▶ [Problems to solve]:
1) Please list each distinct argument that the φ function is applied to in the divisor proof.
2) Extend the divisor proof, starting after its last line shown.

-- START Document --

Let $n \in \Z_{>0}$ be a positive integer.

Let $\phi \left({n}\right)$ denote the Euler $\phi$ function of $n$.


Then:

$d \mathrel \backslash n \implies \phi \left({d}\right) \mathrel \backslash \phi \left({n}\right)$

where $d \mathrel \backslash n$ denotes that $d$ is a divisor of $n$.


Proof

Let $d \mathrel \backslash n$.

We can write $n$ as $n = d p_1 p_2 p_3 \cdots p_r$, where $p_1, p_2, \ldots, p_r$ are all the primes (not necessarily distinct) which divide $\dfrac n d$.

Thus, repeatedly using Euler Phi Function of Product with Prime:

\(\displaystyle \phi \left({d}\right)\) \(\backslash\) \(\displaystyle \phi \left({d p_1}\right)\)
\(\displaystyle \implies \ \ \) \(\displaystyle \phi \left({d p_1}\right)\) \(\backslash\) \(\displaystyle \phi \left({d p_1 p_2}\right)\)

-- END Document --
-- START Record extracts --

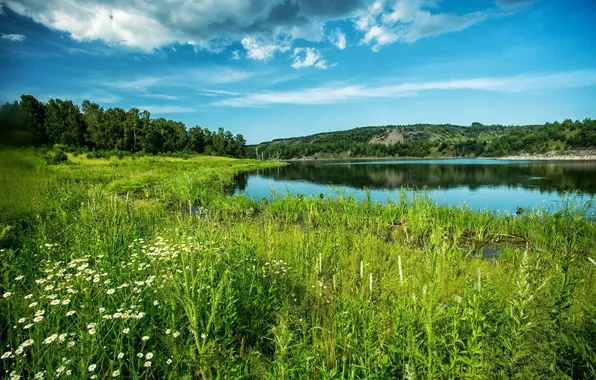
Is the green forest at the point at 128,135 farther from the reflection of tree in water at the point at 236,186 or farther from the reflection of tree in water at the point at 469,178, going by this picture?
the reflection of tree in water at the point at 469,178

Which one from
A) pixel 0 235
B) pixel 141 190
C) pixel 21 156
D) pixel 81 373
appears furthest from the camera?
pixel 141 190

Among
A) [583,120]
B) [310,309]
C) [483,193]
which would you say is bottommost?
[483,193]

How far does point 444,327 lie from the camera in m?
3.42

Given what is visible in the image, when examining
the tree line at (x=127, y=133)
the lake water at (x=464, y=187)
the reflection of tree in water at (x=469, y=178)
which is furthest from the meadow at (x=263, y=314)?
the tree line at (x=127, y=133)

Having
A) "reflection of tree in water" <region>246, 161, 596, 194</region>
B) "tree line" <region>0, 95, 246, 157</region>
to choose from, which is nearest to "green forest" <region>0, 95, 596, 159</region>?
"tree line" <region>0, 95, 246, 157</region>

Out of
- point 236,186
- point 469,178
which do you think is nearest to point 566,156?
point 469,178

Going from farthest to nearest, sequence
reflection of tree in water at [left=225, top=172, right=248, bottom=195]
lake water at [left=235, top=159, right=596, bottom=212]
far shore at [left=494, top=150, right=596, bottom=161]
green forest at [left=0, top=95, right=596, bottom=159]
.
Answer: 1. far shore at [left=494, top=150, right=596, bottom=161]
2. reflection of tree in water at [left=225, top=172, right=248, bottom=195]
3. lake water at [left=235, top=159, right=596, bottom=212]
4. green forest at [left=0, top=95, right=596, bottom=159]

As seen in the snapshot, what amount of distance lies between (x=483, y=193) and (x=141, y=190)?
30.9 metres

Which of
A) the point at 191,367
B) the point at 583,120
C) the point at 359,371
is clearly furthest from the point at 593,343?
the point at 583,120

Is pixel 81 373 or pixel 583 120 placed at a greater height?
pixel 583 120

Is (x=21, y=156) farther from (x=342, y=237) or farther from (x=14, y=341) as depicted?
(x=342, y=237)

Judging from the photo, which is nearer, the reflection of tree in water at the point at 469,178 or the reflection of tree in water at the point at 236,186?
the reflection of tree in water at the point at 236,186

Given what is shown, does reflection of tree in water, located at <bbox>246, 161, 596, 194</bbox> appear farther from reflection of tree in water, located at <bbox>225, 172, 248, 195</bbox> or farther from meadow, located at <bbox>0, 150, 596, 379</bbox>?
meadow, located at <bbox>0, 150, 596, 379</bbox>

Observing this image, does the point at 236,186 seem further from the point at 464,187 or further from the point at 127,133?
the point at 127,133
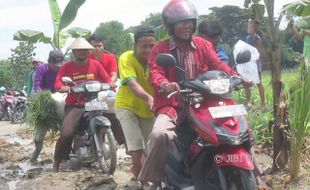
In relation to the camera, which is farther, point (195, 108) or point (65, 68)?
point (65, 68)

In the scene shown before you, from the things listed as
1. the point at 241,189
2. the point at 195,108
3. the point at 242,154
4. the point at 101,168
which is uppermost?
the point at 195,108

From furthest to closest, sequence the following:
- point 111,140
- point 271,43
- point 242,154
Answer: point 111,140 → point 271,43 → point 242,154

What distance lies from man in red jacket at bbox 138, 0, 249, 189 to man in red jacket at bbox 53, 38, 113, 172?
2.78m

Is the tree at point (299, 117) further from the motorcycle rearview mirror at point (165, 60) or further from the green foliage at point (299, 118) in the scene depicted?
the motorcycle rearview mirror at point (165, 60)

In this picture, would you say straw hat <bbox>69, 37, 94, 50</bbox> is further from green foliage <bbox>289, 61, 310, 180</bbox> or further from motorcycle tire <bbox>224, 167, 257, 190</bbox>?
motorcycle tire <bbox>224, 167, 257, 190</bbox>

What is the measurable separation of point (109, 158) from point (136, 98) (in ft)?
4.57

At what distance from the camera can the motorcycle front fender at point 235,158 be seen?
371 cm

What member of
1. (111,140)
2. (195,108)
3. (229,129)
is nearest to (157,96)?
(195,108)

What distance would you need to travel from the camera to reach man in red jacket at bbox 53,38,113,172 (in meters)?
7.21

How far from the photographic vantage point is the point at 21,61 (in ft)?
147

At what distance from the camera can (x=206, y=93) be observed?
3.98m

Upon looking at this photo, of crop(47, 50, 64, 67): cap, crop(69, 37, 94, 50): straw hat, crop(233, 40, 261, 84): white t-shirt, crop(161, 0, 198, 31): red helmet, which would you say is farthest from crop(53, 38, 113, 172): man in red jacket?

-- END Record extracts --

▶ [Responses by task]:
1)
n
d
d p₁
d p₁ p₂

2)
\(\displaystyle \implies \ \ \) \(\displaystyle \phi \left({d p_1 p_2}\right)\) \(\backslash\) \(\displaystyle \phi \left({d p_1 p_2 p_3}\right)\)
\(\displaystyle \implies \ \ \) \(\displaystyle \) \(\cdots\) \(\displaystyle \)
\(\displaystyle \implies \ \ \) \(\displaystyle \phi \left({d p_1 p_2 \cdots p_{r-1} }\right)\) \(\backslash\) \(\displaystyle \phi \left({d p_1 p_2 \cdots p_{r-1} p_r}\right)\)

As the last expression is $\phi \left({n}\right)$, the result follows from Divisor Relation on Positive Integers is Partial Ordering.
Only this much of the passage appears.